◆ THE PROBLEM: Pictures stay out; print the rest of the listing below exactly as it stands.

◆ INFORMATION PROVIDED:
'''
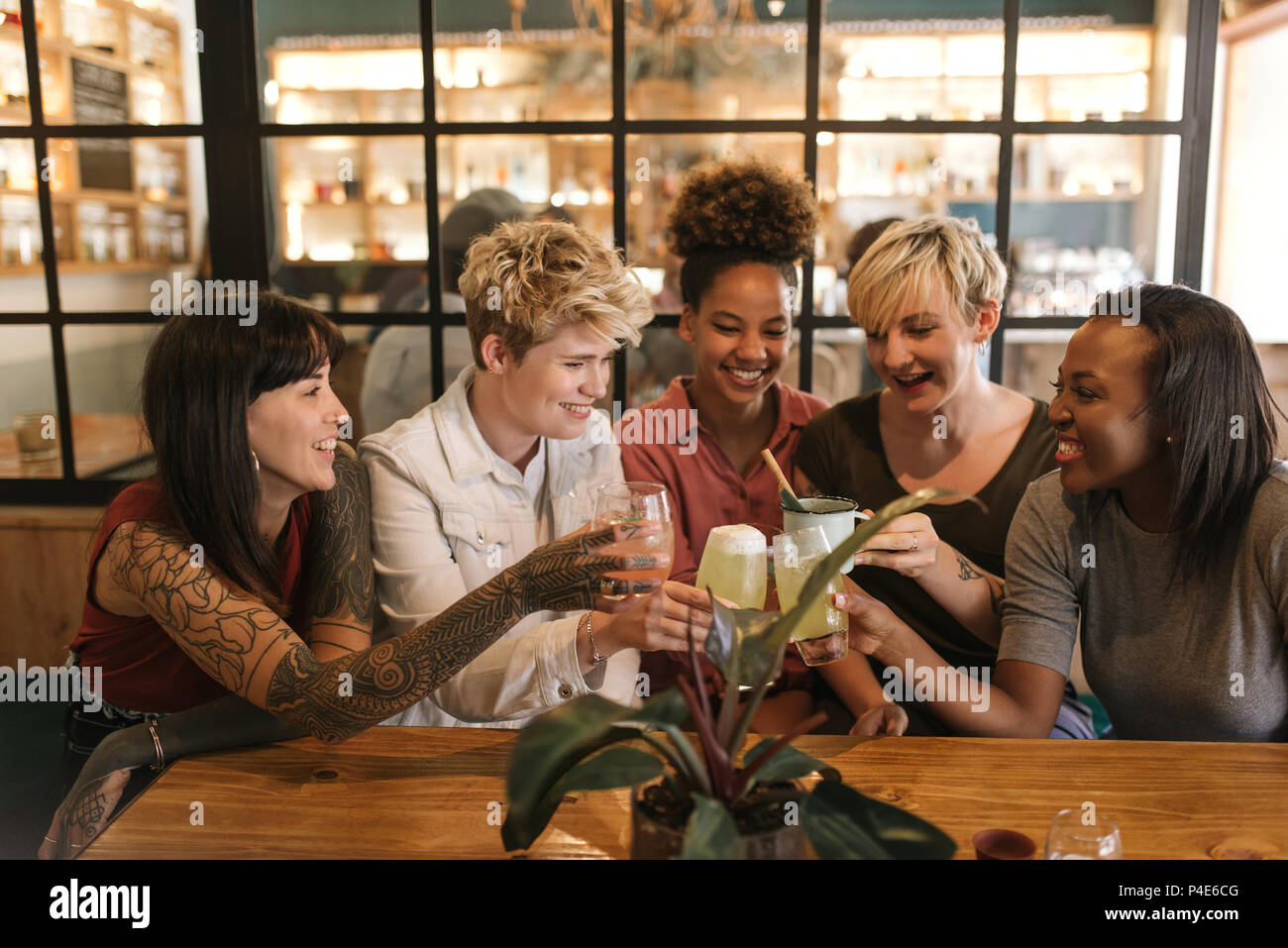 Diverse girlfriends toasting together at a trendy bistro table - Stock Image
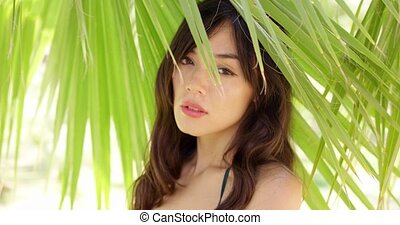 Shy young woman in shade of palm leaves - Single gorgeous...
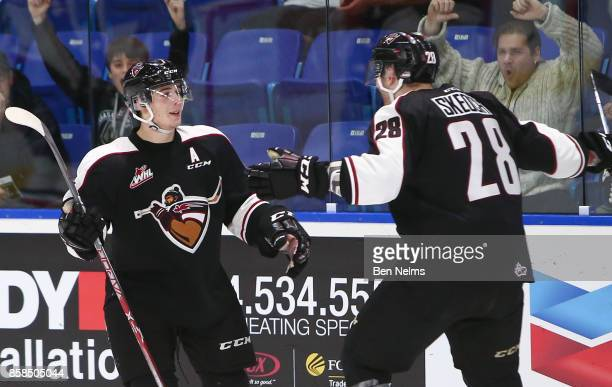 Ty Ronning of the Vancouver Giants celebrates his goal against the TriCity Americans with teammate Darian Skeoch during the third period of their WHL...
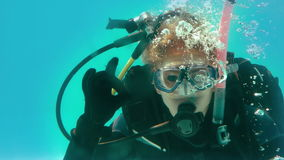 Woman in scuba gear looking at camera underwater making ok sign stock video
'''
◆ TASK RESULT:
 Diverse girlfriends toasting together at a trendy bistro table - Stock Image
 Shy young woman in shade of palm leaves - Single gorgeous...
 Ty Ronning of the Vancouver Giants celebrates his goal against the TriCity Americans with teammate Darian Skeoch during the third period of their WHL...
 Woman in scuba gear looking at camera underwater making ok sign stock video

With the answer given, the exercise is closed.